Swoje stanowisko w sprawie ZGK zajęła już gmina, która uważa że na pogorszenie sytuacji finansowej spółki ma wpływ kilka czynników. Oczywiście najważniejszym jest skokowy wzrost cen gazu. Drugą kwestią jest zwłoka Urzędu Regulacji Energetyki w zatwierdzeniu nowej taryfy przedstawionej przez spółkę, która zmniejszyłaby dysproporcje między kosztami zakupu gazu, a ceną ciepła. Trzecia kwestia to brak wsparcia osłonowego rządu dla spółek komunalnych produkujących ciepło.
– Nie ma dobrego wyjścia z tej sytuacji. Póki co burmistrz zwrócił się do rady miejskiej o dokapitalizowanie spółki – mówi Piotr Chmielewski, rzecznik ratusza. – Cały czas szukamy rozwiązań, które pozwolą obniżyć koszty ogrzewania i sprawią, że ZGK będzie mógł dalej funkcjonować.
TW
Dziękujemy Gazprom, dziękujemy Putin, Merkel, Tusk za Nord stream 1 i NS2 i najtańszy gaz od niepamiętnych czasów.
No i oczywiście za inflację powyżej 9%.
To tu też cofano? Jprd
To nie podniesienie ceny, tylko brak możliwości cofania liczników takie koszty „nakreca”
A kto jest winien temu, że ze stałej ceny w kontrakcie długoterminowym z Gazpromem przeszliśmy na ceny ustalane na giełdach. Co się stało z kilkoma miliardami, które PGING zyskało w wyniku wygrania sprawy sądowej z Gazpromem. Jak się PGNIG rozliczyło z tych pieniędzy, które Polska wygrała.
Wydzielić ciepłownie STWORZYĆ JEDNOSTKĘ BUDŻETOWĄ i dopłacać z budżetu gminy.Bezpieczeństwo tej grupy odbiorców jest najważniejsze.
Nie rozumiem tego, a inni to maja normalne stawki płacić? Skąd inni ludzie maja na to wziąć tysiące lub miliony?
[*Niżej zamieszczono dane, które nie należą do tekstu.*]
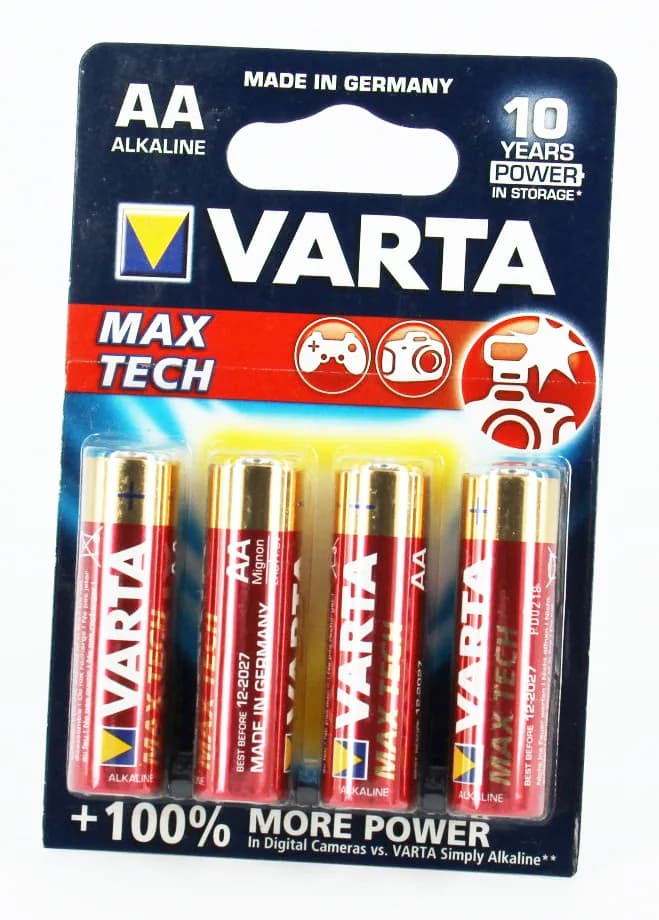 Baterii Varta Photo AA R6, set de 4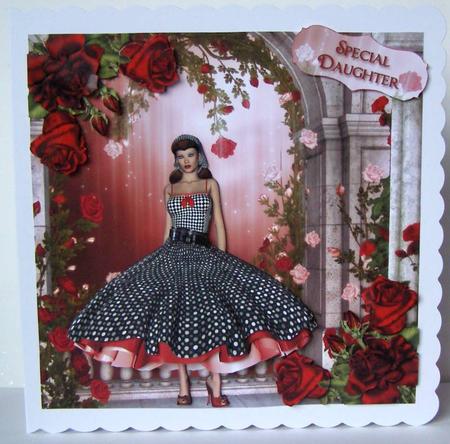 Rock and Roll Rose Mini Kit by Margaret McCartney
To jest jakiś relikt komunistycznego myślenia, należy Rozwiązać problem całościowo a nie tworzyć jakieś wyjątki, gdyż takie wyjątki wiecznie się będzie tworzyć.
A jak wygląda sytuacja PCU Piaseczno, skoro ZGK w Górze Kalwarii może zbankrutować?
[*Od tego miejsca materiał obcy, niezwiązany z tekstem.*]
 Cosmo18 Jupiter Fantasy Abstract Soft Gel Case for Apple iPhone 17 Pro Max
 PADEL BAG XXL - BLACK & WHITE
To nie podniesienie ceny, tylko brak możliwości cofania liczników takie koszty „nakreca”
Wszędzie gdzie cofano okaże się, że kilkukrotnie zdrożalo, źródło gazu inne?Tam gdzie nie cofano wzośnie najw 100 proc.
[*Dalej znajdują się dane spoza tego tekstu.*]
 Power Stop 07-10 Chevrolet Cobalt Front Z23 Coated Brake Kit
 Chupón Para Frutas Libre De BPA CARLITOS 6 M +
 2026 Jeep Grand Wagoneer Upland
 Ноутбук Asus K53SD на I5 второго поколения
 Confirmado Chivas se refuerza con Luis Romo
Ale oczywiście zasr gmina i instytucje wspierające pomogą kombinatorom, bo ten co uczciwie zapierdala ma za dużo kasy, pseudo bieda często górą
…”– Nie ma dobrego wyjścia z tej sytuacji. Póki co burmistrz zwrócił się do rady miejskiej o dokapitalizowanie spółki – mówi Piotr Chmielewski, rzecznik ratusza. – Cały czas szukamy rozwiązań, które pozwolą obniżyć koszty ogrzewania i sprawią, że ZGK będzie mógł dalej funkcjonować….”
Ten co brał czynny udział w „interesie gaz licz” szuka kasy, chyba w swojej kieszeni, oczywiście razy 6 lat !!!